朝一、病院で前々から持久戦で治療中の左目の経過を診てもらい、昼過ぎに1週間分の着替えを鞄につめて、カシオペアの出発駅、上野へ向かう。長い夜になることを知ってか知らずか、速くもウトウト…
[image]
しばしいつもの通勤電車にゆられ、上野に到着。
車中でつまむものを買いつつ発車ホームに向かうと、入線したカシオペアがフラッシュを浴びている。
何度来ても、カシオペアは格好の被写体になっている。先頭も最後尾もフラッシュを多数浴びていたが、最後尾の方が心なしか多め。
この手の写真といえば、親子連れもしくは鉄道ファンの世界らしいが、この手の世界とは縁遠いように見える二人連れにこれから乗ろうかという方々も若干。ホテル風のノリだからか。
[image]
写真撮影が終わるのを待っているわけにもいかない。いざ、中へ。
入り口から伸びる細い通路の途中に、今回の部屋がある。
中は2階建てで、上が居室とシャワー、トイレで下が寝室という造りになっている。寝室にはクローゼット付き。階段で行き来できる。
鍵は暗証番号式。これまでに乗った寝台列車とは全く造りが違う。施錠と解錠に癖のあったこれまでのカードキーとは大違い…って、これまでの寝台列車とは全く違うことが売り文句だからそれは当たり前か。しかしかなり助かる。
[image]
定刻通りに出発。車両間に衝撃吸収装置でも挟み込んであるのか、勢いをつけるかのごとく小さく前後した後に、進行方向へ向かって動き出した。先頭の機関車が引っ張ってくれるので、かなり静か。

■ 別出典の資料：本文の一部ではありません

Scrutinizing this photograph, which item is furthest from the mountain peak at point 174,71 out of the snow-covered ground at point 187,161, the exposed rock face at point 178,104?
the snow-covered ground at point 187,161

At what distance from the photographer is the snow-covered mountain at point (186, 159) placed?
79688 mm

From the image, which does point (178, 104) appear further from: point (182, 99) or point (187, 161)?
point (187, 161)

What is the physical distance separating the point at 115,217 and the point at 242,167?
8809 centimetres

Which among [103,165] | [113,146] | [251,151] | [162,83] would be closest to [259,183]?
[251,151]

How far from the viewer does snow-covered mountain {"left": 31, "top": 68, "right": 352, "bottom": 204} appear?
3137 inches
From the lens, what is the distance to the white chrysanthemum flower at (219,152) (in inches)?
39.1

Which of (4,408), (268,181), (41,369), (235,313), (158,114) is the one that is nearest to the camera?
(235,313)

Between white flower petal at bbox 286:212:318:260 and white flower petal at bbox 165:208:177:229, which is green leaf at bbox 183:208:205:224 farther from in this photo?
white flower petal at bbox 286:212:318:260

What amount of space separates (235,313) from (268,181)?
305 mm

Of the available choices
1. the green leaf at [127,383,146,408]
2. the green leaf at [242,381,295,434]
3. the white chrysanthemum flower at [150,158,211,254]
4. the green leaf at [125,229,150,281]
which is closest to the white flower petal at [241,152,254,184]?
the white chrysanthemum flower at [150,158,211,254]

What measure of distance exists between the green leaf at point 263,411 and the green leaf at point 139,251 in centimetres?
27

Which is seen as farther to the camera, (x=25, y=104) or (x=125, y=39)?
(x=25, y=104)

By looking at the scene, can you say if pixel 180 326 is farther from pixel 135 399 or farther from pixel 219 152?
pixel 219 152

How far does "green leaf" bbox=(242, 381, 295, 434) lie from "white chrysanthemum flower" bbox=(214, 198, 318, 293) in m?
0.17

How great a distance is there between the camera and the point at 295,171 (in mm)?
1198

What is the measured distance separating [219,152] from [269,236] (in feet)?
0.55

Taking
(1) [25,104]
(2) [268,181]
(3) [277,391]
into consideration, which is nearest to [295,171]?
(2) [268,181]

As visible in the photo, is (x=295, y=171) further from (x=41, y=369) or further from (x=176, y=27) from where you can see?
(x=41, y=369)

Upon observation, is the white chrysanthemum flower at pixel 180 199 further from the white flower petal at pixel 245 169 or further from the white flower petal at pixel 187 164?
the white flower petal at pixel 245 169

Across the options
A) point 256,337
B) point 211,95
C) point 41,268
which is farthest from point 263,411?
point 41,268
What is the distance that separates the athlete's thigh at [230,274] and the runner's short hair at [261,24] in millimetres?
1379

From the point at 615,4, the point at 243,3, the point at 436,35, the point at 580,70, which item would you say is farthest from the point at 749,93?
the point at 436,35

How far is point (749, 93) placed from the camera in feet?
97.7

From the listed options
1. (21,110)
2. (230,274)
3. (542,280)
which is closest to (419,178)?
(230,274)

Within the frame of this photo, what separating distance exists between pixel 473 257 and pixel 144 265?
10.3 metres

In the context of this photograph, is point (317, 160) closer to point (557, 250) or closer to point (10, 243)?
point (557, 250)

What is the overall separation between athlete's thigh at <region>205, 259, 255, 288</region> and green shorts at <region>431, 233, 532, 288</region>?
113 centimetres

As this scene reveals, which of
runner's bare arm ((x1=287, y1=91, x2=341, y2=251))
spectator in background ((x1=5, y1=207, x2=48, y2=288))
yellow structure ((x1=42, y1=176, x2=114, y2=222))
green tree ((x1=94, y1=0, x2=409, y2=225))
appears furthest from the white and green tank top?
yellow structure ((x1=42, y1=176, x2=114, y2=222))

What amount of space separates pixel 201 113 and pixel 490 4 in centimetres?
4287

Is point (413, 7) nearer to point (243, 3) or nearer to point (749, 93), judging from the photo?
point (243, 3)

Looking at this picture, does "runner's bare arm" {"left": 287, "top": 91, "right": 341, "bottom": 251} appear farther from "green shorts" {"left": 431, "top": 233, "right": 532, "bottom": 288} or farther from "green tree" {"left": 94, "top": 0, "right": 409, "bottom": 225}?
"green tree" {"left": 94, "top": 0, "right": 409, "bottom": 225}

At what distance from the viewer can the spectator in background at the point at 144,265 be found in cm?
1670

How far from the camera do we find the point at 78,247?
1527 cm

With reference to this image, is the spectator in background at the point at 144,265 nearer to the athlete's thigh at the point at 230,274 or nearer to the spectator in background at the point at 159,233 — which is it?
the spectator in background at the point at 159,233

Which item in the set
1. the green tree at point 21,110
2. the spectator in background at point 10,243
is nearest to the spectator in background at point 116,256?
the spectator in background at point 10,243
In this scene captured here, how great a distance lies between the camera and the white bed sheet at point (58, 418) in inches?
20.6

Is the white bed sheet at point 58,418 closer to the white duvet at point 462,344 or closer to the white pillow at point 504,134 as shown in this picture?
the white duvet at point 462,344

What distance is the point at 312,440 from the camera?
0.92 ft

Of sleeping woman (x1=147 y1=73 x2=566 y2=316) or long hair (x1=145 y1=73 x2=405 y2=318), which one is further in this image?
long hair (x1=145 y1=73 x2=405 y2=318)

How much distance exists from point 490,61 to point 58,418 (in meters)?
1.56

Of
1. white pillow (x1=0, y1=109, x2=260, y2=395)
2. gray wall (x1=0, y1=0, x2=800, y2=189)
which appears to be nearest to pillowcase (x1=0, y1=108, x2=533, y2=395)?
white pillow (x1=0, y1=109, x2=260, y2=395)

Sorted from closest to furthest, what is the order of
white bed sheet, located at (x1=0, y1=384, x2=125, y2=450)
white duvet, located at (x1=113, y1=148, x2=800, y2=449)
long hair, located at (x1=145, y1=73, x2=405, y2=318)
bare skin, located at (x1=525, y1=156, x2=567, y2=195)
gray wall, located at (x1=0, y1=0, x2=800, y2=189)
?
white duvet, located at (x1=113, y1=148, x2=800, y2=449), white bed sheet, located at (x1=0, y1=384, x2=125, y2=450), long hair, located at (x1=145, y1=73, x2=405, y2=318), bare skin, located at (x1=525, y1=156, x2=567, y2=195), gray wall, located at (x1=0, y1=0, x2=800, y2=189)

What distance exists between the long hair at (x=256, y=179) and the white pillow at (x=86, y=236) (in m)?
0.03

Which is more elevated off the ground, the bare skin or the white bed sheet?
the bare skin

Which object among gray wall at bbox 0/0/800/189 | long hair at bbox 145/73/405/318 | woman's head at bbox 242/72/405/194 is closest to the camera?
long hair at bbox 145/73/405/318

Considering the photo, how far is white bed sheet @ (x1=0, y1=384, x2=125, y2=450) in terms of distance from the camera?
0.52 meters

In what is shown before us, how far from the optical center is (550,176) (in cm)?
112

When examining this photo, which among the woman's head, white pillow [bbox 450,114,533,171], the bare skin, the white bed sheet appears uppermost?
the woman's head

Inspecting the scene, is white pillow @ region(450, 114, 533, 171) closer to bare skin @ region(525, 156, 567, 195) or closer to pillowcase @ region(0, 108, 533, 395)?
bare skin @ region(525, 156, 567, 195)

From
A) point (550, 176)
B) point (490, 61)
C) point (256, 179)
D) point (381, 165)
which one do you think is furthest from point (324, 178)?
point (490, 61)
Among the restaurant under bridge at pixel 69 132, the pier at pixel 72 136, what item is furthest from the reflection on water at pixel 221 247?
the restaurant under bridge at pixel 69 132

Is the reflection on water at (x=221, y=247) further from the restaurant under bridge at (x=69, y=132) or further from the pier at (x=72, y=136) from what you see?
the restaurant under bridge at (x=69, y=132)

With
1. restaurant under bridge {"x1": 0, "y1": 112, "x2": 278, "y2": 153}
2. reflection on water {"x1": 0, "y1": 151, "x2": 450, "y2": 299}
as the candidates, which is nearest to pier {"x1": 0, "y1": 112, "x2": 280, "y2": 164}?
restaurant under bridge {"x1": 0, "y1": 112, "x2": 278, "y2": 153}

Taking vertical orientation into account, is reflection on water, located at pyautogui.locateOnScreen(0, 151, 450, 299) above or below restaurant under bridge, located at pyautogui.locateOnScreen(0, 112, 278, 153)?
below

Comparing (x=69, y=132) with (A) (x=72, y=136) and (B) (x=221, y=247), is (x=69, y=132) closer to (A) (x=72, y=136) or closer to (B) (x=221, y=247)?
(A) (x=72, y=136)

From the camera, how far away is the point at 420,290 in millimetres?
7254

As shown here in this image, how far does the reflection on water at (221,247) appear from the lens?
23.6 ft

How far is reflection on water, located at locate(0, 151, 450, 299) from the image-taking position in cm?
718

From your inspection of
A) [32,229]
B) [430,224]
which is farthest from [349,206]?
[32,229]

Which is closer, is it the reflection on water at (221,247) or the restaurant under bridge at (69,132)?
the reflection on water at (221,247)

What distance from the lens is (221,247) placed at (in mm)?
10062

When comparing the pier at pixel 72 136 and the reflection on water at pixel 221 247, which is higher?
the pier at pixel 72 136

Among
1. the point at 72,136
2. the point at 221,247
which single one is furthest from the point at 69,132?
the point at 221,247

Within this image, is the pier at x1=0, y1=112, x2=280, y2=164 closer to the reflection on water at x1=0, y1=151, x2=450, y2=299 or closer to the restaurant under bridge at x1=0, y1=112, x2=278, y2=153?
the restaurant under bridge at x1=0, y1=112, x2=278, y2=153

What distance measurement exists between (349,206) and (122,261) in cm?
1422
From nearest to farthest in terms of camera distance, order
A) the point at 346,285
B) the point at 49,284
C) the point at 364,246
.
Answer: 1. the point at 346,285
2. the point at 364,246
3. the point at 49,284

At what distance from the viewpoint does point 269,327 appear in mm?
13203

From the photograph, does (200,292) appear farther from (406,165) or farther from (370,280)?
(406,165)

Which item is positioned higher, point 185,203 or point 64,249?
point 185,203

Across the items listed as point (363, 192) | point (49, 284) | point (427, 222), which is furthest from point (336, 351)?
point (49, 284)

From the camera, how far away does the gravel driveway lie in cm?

西日暮里を通過したあたりで景気づけに早速飲みましょう、ということで予め買い込んでおいたビールを空ける…実家の妹のケータイへその模様を写真付きで送られてしまった。
[image]
のっけからそんなに羽目を外していいのか?
いいんです
暫くすると、ミニバーセットが届けられる。
ワインにウイスキーにお茶に…のっけからえらいことになってます。
これとは別に、ウエルカムドリンクも付いてきた。
[image]
ウイスキーどないしよ…。
しかし、係員の台詞と動作が新幹線等の車内販売と同じノリだったような気がしたということは内緒…ということにしておこう。コンセプトがどうであれ、カシオペアは「列車」だ。